__Zu bearbeitende Aufgaben__.
[1] Bis wann sollen die Energiepreisbremsen laut dem Text zur Verlängerung der Energiepreisbremsen verlängert werden?
[2] Führen Sie sämtliche Zeitangaben aus dem Text zur Verlängerung der Energiepreisbremsen auf, die eine in Ziffern geschriebene Zahl enthalten.
[3] Prüfen Sie, ob die folgenden Aussagen mit dem Text zur Verlängerung der Energiepreisbremsen übereinstimmen, und belegen Sie jede Entscheidung mit dem maßgeblichen Wortlaut:
(a) Die Energiepreisbremsen werden als zentrale und erfolgreiche Instrumente bezeichnet.
(b) Die Regelung für die vier Monate in 2024 soll den FAQs des BMWK überlassen werden.
(c) Es ist geklärt, wie mit nicht ausgeschöpften Kontingenten aus 2023 umzugehen ist.

Vor 15 Monaten hat die Bundesregierung beschlossen, eine Versorgungskrise und die wirtschaftlichen Folgen drastisch steigender Energiepreise für Wirtschaft und Verbraucher abzuwenden oder abzumildern. Zentrale und erfolgreiche Instrumente waren dabei die Energiepreisbremsen. Diese sollen nun bis April verlängert werden. Damit entstehen neue Risiken für Versorger und Kunden.

Dank schnell wieder sinkender Beschaffungspreise ist es einer ganzen Reihe von Unternehmen inzwischen gelungen, Energielieferungen für Bestands- und Neukunden unterhalb der Grenzpreise der Preisbremse vertraglich zu vereinbaren. Dies könnte sich Anfang 2024 wieder ändern. Denn die Kombination aus der vorzeitigen Rücknahme der Umsatzsteuerermäßigung für Gas und Wärme und der Verlängerung der Preisbremse führt beispielsweise dazu, dass ein mir bekanntes Unternehmen erstmals die Preisbremse mit allen operativen Risiken anwenden muss. Ein anderes ist gezwungen, für eine Vielzahl von in diesem Jahr neu gewonnenen Kunden ebenfalls erstmals die Energiepreisbremse zu gewähren. Und dies unter der Erschwernis der Anrechnung der vom Vorlieferanten bzw. vom Kunden bereitzustellenden Kontingente.

Neue Risiken für die Lieferanten und Verunsicherung der Kunden sind damit garantiert. 

Zumal viele Unternehmen immer noch mit der Umsetzung der diesjährigen Preisbremsen kämpfen – mit erheblichen Auswirkungen auf die Reputation und vor allem auf die Liquidität. 

Zum konkreten Verordnungsentwurf:

Die Gesetzgebung zur Energiepreisbremse zielt auf Kontingente für ein Kalenderjahr ab und ermittelt diese auf Basis der Verbrauchswerte der Vorjahre. Wie dies für die vier Monate in 2024 aussehen soll, sollte in der Verordnung geregelt werden und nicht der Auslegung/Kommentierung der FAQs des BMWK überlassen werden. Eine praktikable Regelung kann aus unserer Sicht nur die lineare Fortschreibung der bisher ermittelten Kontingente auch für die viermonatige Verlängerung sein. Unklar bleibt, wie mit dem Übertrag nicht ausgeschöpfter Kontingente aus 2023 umgegangen werden soll.

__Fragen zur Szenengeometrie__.
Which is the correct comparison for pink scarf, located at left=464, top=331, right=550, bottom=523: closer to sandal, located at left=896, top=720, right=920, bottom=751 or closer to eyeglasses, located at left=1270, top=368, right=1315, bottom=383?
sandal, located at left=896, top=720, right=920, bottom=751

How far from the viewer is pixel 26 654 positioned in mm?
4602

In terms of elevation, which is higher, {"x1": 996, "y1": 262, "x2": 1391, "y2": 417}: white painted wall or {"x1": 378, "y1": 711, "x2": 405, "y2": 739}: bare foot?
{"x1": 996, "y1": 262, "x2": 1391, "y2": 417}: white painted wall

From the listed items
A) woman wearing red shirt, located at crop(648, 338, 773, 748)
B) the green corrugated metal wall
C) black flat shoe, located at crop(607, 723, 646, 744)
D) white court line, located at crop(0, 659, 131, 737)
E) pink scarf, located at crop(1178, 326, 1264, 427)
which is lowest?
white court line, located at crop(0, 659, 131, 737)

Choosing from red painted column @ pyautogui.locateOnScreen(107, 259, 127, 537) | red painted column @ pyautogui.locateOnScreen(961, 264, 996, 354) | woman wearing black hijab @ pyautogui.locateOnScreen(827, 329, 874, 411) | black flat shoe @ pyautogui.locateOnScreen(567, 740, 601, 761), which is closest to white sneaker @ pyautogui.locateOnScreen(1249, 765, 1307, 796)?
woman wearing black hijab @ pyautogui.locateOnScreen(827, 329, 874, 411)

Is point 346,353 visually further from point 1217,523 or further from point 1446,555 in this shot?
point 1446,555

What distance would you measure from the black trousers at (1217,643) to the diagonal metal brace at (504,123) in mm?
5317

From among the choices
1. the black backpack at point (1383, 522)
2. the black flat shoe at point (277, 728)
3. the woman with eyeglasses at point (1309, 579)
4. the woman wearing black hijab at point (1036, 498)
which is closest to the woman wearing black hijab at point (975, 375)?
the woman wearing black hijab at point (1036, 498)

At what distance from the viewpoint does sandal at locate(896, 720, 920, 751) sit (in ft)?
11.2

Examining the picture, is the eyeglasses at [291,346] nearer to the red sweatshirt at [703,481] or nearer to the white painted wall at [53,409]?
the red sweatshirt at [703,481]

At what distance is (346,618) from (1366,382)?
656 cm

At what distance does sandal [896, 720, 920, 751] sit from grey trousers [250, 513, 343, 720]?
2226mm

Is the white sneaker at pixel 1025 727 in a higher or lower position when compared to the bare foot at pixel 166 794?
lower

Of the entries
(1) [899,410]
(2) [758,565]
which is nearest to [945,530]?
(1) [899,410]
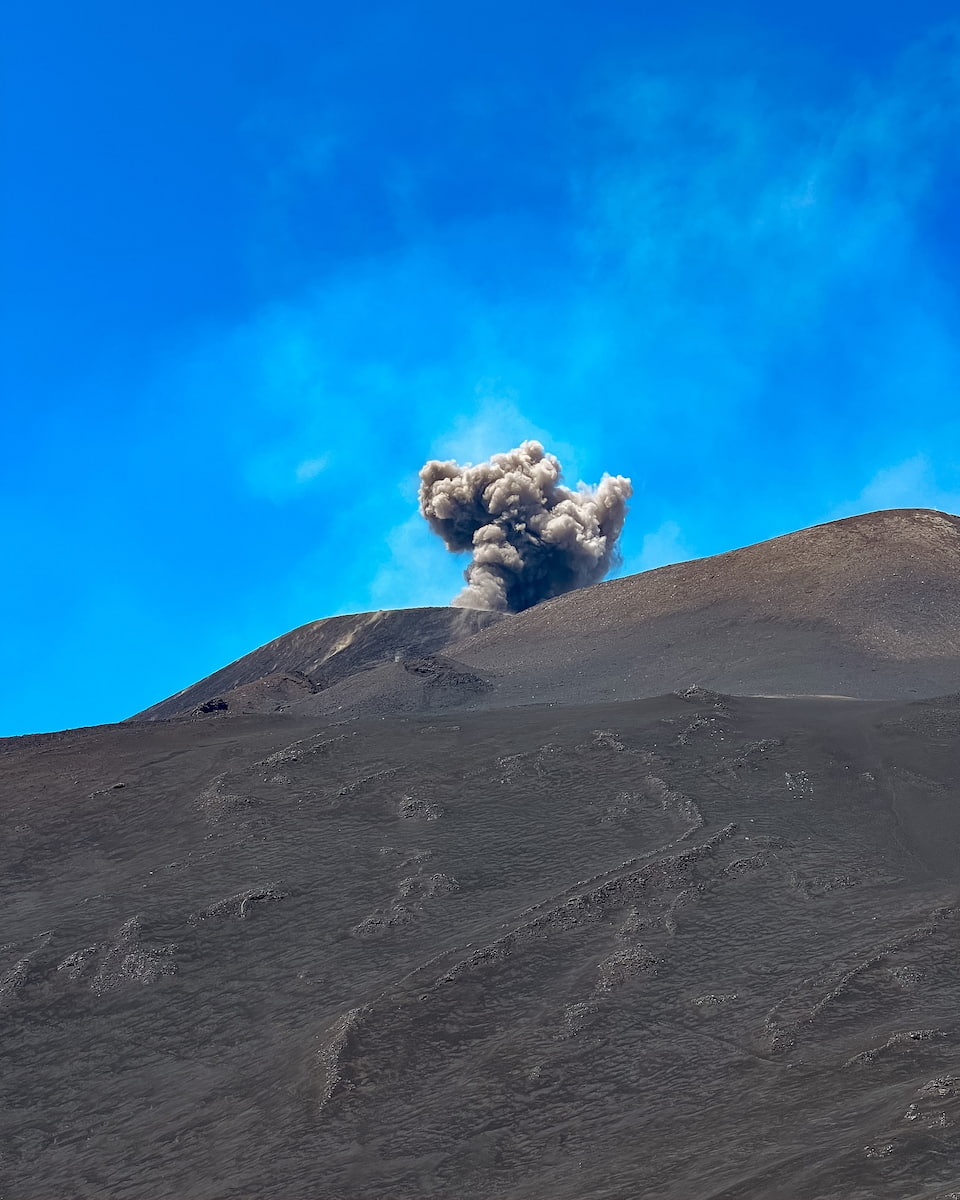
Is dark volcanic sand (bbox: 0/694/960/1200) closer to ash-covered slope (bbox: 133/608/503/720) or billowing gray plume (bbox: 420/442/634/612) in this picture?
ash-covered slope (bbox: 133/608/503/720)

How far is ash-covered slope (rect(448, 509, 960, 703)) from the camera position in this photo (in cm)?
3553

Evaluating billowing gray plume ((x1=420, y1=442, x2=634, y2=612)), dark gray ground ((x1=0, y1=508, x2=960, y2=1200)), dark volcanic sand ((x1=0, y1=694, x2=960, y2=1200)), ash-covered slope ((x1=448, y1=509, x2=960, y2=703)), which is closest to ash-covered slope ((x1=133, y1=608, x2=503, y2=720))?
billowing gray plume ((x1=420, y1=442, x2=634, y2=612))

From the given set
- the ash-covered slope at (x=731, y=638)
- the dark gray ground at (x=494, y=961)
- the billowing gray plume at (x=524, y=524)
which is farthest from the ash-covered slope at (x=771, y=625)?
the billowing gray plume at (x=524, y=524)

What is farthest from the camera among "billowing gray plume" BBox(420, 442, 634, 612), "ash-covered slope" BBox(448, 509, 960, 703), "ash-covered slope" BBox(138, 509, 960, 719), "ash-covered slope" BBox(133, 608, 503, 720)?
"billowing gray plume" BBox(420, 442, 634, 612)

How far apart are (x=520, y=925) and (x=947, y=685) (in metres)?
22.8

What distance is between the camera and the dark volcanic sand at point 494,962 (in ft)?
34.7

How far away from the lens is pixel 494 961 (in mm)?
14805

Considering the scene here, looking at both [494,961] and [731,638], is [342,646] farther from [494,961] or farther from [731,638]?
[494,961]

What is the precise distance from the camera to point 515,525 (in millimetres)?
83812

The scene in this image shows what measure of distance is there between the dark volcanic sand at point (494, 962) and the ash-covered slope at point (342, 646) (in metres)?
41.1

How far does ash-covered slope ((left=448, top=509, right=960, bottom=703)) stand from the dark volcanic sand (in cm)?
955

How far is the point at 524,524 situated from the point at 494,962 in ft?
229

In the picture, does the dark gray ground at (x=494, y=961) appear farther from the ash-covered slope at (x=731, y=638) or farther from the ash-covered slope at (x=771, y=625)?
the ash-covered slope at (x=771, y=625)

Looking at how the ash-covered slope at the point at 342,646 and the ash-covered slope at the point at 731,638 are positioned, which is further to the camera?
the ash-covered slope at the point at 342,646
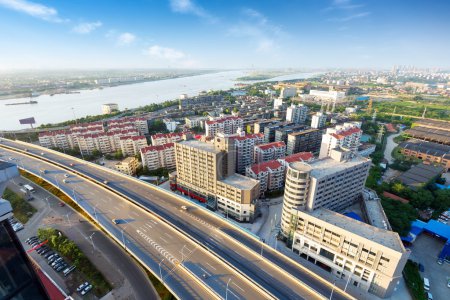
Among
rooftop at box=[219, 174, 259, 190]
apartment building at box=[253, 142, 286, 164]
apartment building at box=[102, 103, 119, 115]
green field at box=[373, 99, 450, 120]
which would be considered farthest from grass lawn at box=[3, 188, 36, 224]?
green field at box=[373, 99, 450, 120]

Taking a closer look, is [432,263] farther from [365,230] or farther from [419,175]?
[419,175]

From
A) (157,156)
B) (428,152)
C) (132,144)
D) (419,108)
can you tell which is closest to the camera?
(157,156)

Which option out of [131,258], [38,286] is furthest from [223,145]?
[38,286]

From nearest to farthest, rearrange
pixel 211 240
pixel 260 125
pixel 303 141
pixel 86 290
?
pixel 86 290 → pixel 211 240 → pixel 303 141 → pixel 260 125

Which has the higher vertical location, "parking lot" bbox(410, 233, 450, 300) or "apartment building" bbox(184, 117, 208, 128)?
"apartment building" bbox(184, 117, 208, 128)

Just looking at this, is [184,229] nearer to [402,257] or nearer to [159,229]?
[159,229]

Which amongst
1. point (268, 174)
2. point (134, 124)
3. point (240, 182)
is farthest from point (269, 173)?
point (134, 124)

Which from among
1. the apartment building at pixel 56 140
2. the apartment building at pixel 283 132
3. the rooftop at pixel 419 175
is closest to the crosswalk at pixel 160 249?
the rooftop at pixel 419 175

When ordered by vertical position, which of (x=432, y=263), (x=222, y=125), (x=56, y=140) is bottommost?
(x=432, y=263)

__Lösungen der Übungen__.
[1] Bis April.

[2]
- „Vor 15 Monaten“
- „Anfang 2024“
- „die vier Monate in 2024“
- „aus 2023“

[3]
(a) Ja: „Zentrale und erfolgreiche Instrumente waren dabei die Energiepreisbremsen.“
(b) Nein: „sollte in der Verordnung geregelt werden und nicht der Auslegung/Kommentierung der FAQs des BMWK überlassen werden“
(c) Nein: „Unklar bleibt, wie mit dem Übertrag nicht ausgeschöpfter Kontingente aus 2023 umgegangen werden soll.“